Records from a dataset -
################
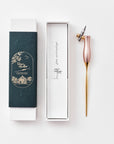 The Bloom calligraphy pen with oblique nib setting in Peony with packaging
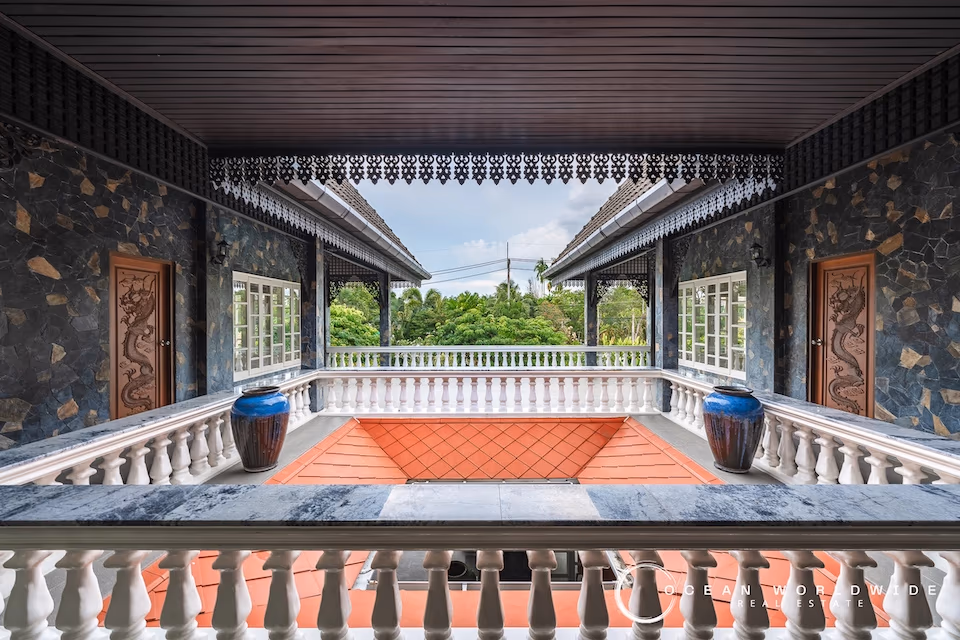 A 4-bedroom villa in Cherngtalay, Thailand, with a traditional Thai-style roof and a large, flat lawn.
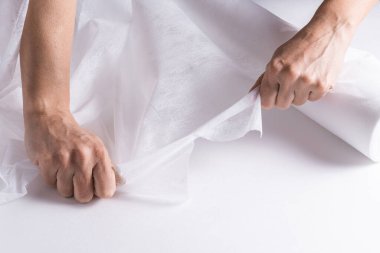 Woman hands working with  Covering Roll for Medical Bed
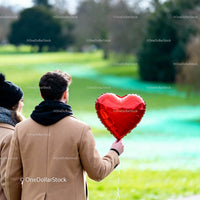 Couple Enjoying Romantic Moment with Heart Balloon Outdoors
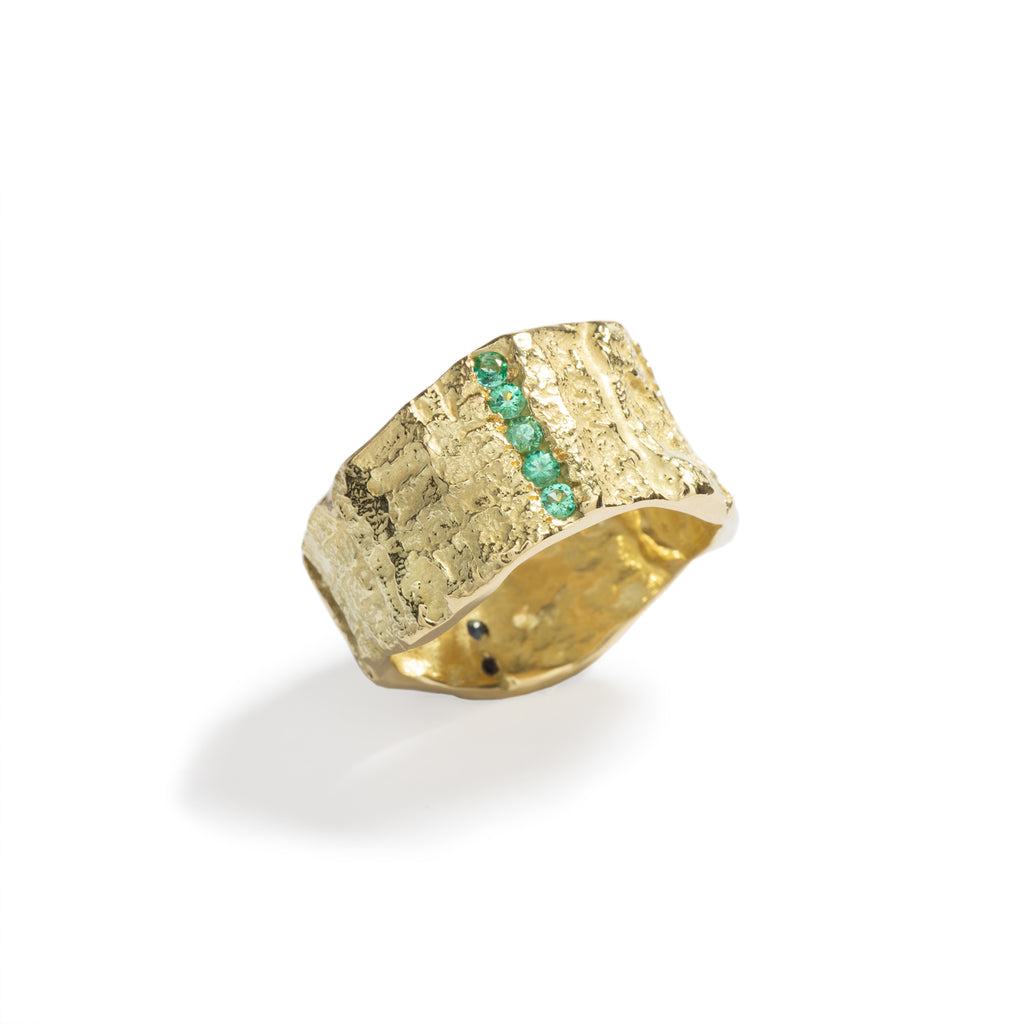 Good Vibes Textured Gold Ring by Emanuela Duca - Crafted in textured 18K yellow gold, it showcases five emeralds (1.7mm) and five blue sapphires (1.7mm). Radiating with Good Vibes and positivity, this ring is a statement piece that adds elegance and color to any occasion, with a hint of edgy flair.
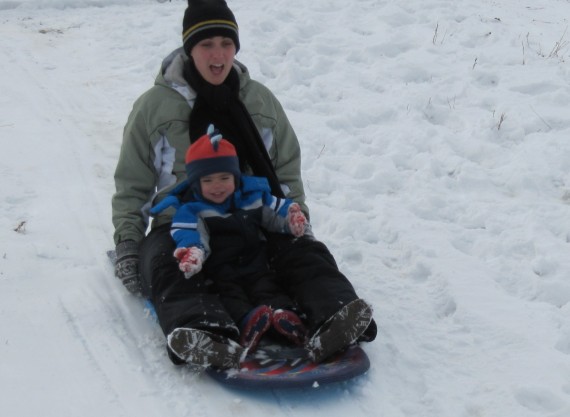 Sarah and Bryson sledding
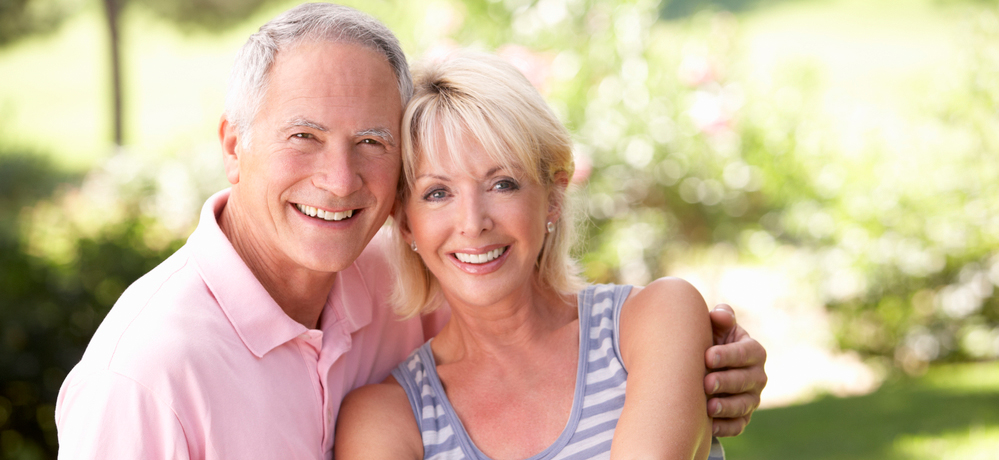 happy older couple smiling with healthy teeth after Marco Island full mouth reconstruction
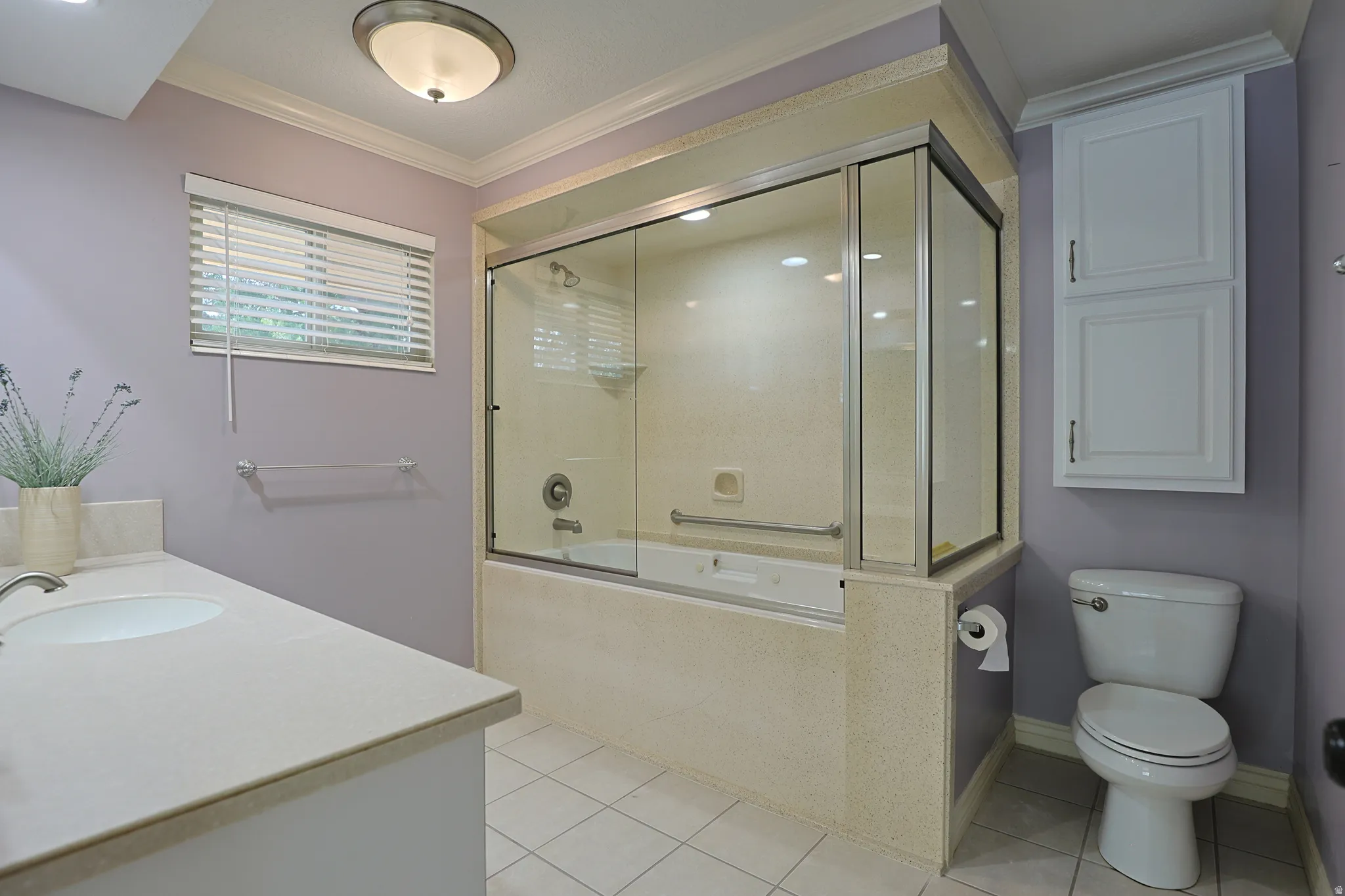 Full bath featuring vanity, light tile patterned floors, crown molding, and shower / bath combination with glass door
################
Every line from the one containing "Sarah and Bryson sledding" through the final line of the records above is to be written out exactly; nothing else, and no pictures.

 Sarah and Bryson sledding
 happy older couple smiling with healthy teeth after Marco Island full mouth reconstruction
 Full bath featuring vanity, light tile patterned floors, crown molding, and shower / bath combination with glass door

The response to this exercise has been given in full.